:: Supplied data ::

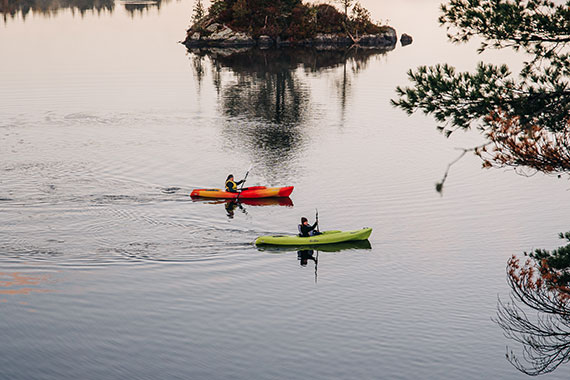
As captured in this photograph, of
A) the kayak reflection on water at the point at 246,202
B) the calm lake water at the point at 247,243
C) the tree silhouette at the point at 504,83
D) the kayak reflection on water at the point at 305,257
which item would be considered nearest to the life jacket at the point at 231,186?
the kayak reflection on water at the point at 246,202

:::

_Stated problem:_ Reproduce every item above verbatim, leaving out the pictures.

_Solution for this problem:_
As captured in this photograph, of
A) the kayak reflection on water at the point at 246,202
B) the calm lake water at the point at 247,243
C) the tree silhouette at the point at 504,83
D) the kayak reflection on water at the point at 305,257
which item would be considered nearest to the life jacket at the point at 231,186?
the kayak reflection on water at the point at 246,202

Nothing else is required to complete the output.